Substitute "wet sand" for "sandy ground" everywhere in the lines below, and reproduce them with nothing else changed.

(Excerpts of spatial question data)
┄┄┄┄┄┄
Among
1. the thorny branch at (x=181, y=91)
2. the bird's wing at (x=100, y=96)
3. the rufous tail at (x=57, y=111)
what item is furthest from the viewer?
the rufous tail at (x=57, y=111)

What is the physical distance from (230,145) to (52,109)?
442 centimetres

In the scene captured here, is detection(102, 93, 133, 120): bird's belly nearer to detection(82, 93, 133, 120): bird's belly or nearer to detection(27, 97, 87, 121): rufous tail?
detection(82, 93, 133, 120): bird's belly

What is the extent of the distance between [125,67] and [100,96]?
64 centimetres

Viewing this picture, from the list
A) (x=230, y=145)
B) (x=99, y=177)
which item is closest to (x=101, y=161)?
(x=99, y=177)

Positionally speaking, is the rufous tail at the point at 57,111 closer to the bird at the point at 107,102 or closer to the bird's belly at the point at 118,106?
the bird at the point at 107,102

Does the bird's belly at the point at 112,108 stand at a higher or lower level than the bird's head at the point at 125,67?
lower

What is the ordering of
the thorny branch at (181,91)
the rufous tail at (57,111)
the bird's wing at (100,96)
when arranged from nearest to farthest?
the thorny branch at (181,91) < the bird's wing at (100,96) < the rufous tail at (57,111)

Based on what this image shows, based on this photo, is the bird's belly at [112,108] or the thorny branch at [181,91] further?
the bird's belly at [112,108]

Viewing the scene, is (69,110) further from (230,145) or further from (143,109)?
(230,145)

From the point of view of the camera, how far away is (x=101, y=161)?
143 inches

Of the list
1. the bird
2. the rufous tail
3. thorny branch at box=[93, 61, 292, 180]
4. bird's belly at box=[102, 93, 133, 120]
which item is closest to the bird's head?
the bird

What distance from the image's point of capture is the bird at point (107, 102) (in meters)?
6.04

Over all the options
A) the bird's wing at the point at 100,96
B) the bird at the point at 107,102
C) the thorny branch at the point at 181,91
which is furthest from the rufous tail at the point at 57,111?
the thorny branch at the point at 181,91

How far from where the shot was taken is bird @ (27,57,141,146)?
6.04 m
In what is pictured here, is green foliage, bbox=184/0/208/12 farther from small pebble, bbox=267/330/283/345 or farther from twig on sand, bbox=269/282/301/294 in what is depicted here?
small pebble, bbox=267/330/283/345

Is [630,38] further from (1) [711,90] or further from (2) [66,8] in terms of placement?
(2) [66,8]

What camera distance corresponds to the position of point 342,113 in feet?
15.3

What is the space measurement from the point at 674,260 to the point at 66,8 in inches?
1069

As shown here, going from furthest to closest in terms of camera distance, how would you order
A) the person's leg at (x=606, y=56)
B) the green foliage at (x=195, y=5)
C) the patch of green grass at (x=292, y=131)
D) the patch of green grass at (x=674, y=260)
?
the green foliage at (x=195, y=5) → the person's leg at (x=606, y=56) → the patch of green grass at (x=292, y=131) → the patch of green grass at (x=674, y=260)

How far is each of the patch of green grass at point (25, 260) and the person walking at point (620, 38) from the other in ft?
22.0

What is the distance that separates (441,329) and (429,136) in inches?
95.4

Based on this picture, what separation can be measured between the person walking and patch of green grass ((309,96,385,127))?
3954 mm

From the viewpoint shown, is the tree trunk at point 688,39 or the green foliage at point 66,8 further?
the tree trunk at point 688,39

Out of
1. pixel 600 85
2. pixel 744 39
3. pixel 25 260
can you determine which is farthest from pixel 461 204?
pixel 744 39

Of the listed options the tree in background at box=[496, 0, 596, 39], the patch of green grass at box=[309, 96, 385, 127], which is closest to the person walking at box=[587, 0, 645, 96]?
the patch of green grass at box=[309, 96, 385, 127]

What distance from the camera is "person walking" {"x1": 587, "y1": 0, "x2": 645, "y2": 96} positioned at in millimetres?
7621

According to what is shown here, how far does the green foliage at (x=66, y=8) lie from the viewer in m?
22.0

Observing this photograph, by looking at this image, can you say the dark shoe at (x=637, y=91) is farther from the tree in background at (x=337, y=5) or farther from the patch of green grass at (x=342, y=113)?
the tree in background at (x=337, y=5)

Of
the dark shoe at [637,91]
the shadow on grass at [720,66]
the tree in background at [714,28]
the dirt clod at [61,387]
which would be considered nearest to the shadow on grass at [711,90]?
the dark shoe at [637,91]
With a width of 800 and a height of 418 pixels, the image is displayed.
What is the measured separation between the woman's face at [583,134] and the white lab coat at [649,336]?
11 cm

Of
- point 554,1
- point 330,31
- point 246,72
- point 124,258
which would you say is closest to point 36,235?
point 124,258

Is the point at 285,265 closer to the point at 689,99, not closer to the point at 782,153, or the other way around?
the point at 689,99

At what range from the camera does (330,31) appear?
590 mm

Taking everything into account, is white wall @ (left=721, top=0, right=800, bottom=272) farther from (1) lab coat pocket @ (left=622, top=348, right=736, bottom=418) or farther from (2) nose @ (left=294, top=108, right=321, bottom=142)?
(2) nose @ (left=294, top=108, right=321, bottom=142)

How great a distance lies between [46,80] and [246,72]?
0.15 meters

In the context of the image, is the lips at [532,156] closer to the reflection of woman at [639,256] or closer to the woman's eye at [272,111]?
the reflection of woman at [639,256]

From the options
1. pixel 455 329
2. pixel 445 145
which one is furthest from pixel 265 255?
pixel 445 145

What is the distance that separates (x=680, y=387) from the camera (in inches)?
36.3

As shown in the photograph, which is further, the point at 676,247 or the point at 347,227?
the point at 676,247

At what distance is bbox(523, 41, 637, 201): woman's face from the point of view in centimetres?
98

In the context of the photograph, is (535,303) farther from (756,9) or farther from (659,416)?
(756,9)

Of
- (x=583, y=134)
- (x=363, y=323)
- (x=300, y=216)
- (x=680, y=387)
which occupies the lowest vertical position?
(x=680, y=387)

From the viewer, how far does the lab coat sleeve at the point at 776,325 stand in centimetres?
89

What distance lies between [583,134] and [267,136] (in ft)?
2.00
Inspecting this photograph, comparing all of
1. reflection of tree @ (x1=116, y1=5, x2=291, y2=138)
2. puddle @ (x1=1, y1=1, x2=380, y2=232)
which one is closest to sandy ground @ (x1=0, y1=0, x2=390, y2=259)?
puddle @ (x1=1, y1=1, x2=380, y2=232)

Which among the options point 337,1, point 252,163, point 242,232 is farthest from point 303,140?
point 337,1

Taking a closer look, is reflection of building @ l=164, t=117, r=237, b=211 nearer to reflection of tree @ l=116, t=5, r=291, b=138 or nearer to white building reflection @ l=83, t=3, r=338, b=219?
┄┄┄┄┄┄
RESULT FOR THIS EXERCISE =
Among
1. the thorny branch at (x=181, y=91)
2. the bird's wing at (x=100, y=96)
3. the rufous tail at (x=57, y=111)
what item is furthest from the viewer?
the rufous tail at (x=57, y=111)

What is the physical distance from (230,145) to (52,109)?
442 centimetres

In the scene captured here, is detection(102, 93, 133, 120): bird's belly nearer to detection(82, 93, 133, 120): bird's belly or nearer to detection(27, 97, 87, 121): rufous tail?
detection(82, 93, 133, 120): bird's belly

What is the extent of the distance between [125,67] and [100,96]?
64 centimetres

Viewing this picture, from the list
A) (x=230, y=145)
B) (x=99, y=177)
which item is closest to (x=101, y=161)?
(x=99, y=177)

Positionally speaking, is the rufous tail at the point at 57,111 closer to the bird at the point at 107,102 or closer to the bird's belly at the point at 118,106?
the bird at the point at 107,102

Does the bird's belly at the point at 112,108 stand at a higher or lower level than the bird's head at the point at 125,67?
lower

What is the ordering of
the thorny branch at (181,91)
the rufous tail at (57,111)
the bird's wing at (100,96)
when arranged from nearest to farthest?
the thorny branch at (181,91) < the bird's wing at (100,96) < the rufous tail at (57,111)

Based on what this image shows, based on this photo, is the bird's belly at [112,108] or the thorny branch at [181,91] further?
the bird's belly at [112,108]

Viewing the scene, is (69,110) further from (230,145) or further from (143,109)?
(230,145)

From the point of view of the camera, how far away is (x=101, y=161)?
143 inches

Of the list
1. the bird
2. the rufous tail
3. thorny branch at box=[93, 61, 292, 180]
4. bird's belly at box=[102, 93, 133, 120]
which item is closest to the bird's head?
the bird

What distance from the image's point of capture is the bird at point (107, 102) (in meters)?
6.04

Over all the options
A) the bird's wing at the point at 100,96
B) the bird at the point at 107,102
C) the thorny branch at the point at 181,91
which is furthest from the rufous tail at the point at 57,111?
the thorny branch at the point at 181,91

How far from where the shot was taken is bird @ (27,57,141,146)?
6.04 m
In what is pictured here, is green foliage, bbox=184/0/208/12 farther from small pebble, bbox=267/330/283/345 or farther from twig on sand, bbox=269/282/301/294 in what is depicted here?
small pebble, bbox=267/330/283/345

Is [630,38] further from (1) [711,90] or further from (2) [66,8] in terms of placement?
(2) [66,8]

What camera distance corresponds to the position of point 342,113 in feet?
15.3

What is the space measurement from the point at 674,260 to the point at 66,8 in inches?
1069

As shown here, going from furthest to closest in terms of camera distance, how would you order
A) the person's leg at (x=606, y=56)
B) the green foliage at (x=195, y=5)
C) the patch of green grass at (x=292, y=131)
D) the patch of green grass at (x=674, y=260)
?
the green foliage at (x=195, y=5) → the person's leg at (x=606, y=56) → the patch of green grass at (x=292, y=131) → the patch of green grass at (x=674, y=260)

How far is each of the patch of green grass at point (25, 260) and the person walking at point (620, 38) from the other in ft?
22.0

What is the distance that separates (441,329) and (429,136) in inches?
95.4

Based on this picture, what separation can be measured between the person walking and patch of green grass ((309,96,385,127))?
3954 mm

From the viewpoint shown, is the tree trunk at point 688,39 or the green foliage at point 66,8 further?
the tree trunk at point 688,39

Out of
1. pixel 600 85
2. pixel 744 39
3. pixel 25 260
can you determine which is farthest from pixel 461 204?
pixel 744 39

Of the listed options the tree in background at box=[496, 0, 596, 39], the patch of green grass at box=[309, 96, 385, 127], which is closest to the person walking at box=[587, 0, 645, 96]?
the patch of green grass at box=[309, 96, 385, 127]

What distance from the camera is "person walking" {"x1": 587, "y1": 0, "x2": 645, "y2": 96} positioned at in millimetres?
7621

According to what is shown here, how far does the green foliage at (x=66, y=8) lie from the viewer in m?
22.0

Observing this photograph, by looking at this image, can you say the dark shoe at (x=637, y=91) is farther from the tree in background at (x=337, y=5) or farther from the patch of green grass at (x=342, y=113)?
the tree in background at (x=337, y=5)

Of
the dark shoe at [637,91]
the shadow on grass at [720,66]
the tree in background at [714,28]
the dirt clod at [61,387]
which would be considered nearest to the shadow on grass at [711,90]?
the dark shoe at [637,91]
With a width of 800 and a height of 418 pixels, the image is displayed.
What is the measured separation between the woman's face at [583,134] and the white lab coat at [649,336]?
11 cm

Of
- point 554,1
- point 330,31
- point 246,72
- point 124,258
which would you say is closest to point 36,235?
point 124,258

Is the point at 285,265 closer to the point at 689,99, not closer to the point at 782,153, or the other way around?
the point at 689,99

At what range from the camera does (330,31) appear?
590 mm

Taking everything into account, is white wall @ (left=721, top=0, right=800, bottom=272) farther from (1) lab coat pocket @ (left=622, top=348, right=736, bottom=418) or farther from (2) nose @ (left=294, top=108, right=321, bottom=142)?
(2) nose @ (left=294, top=108, right=321, bottom=142)

How great a distance lies between [46,80] and [246,72]?
0.15 meters

In the context of the image, is the lips at [532,156] closer to the reflection of woman at [639,256] or closer to the woman's eye at [272,111]?
the reflection of woman at [639,256]

From the options
1. pixel 455 329
2. pixel 445 145
which one is furthest from pixel 265 255?
pixel 445 145

What is the distance that separates (x=680, y=387) from the camera (in inches)?
36.3

As shown in the photograph, which is further, the point at 676,247 or the point at 347,227?
the point at 676,247

At what distance is bbox(523, 41, 637, 201): woman's face from the point of view in centimetres?
98

In the context of the photograph, is (535,303) farther from (756,9) or farther from (659,416)?
(756,9)

Of
- (x=583, y=134)
- (x=363, y=323)
- (x=300, y=216)
- (x=680, y=387)
which occupies the lowest vertical position?
(x=680, y=387)

From the viewer, how far does the lab coat sleeve at the point at 776,325 stand in centimetres?
89

What distance lies between [583,134] and [267,136] (in ft)?
2.00
Inspecting this photograph, comparing all of
1. reflection of tree @ (x1=116, y1=5, x2=291, y2=138)
2. puddle @ (x1=1, y1=1, x2=380, y2=232)
which one is closest to wet sand @ (x1=0, y1=0, x2=390, y2=259)?
puddle @ (x1=1, y1=1, x2=380, y2=232)

Which among the options point 337,1, point 252,163, point 242,232 is farthest from point 303,140?
point 337,1

Taking a closer look, is reflection of building @ l=164, t=117, r=237, b=211 nearer to reflection of tree @ l=116, t=5, r=291, b=138 or nearer to white building reflection @ l=83, t=3, r=338, b=219?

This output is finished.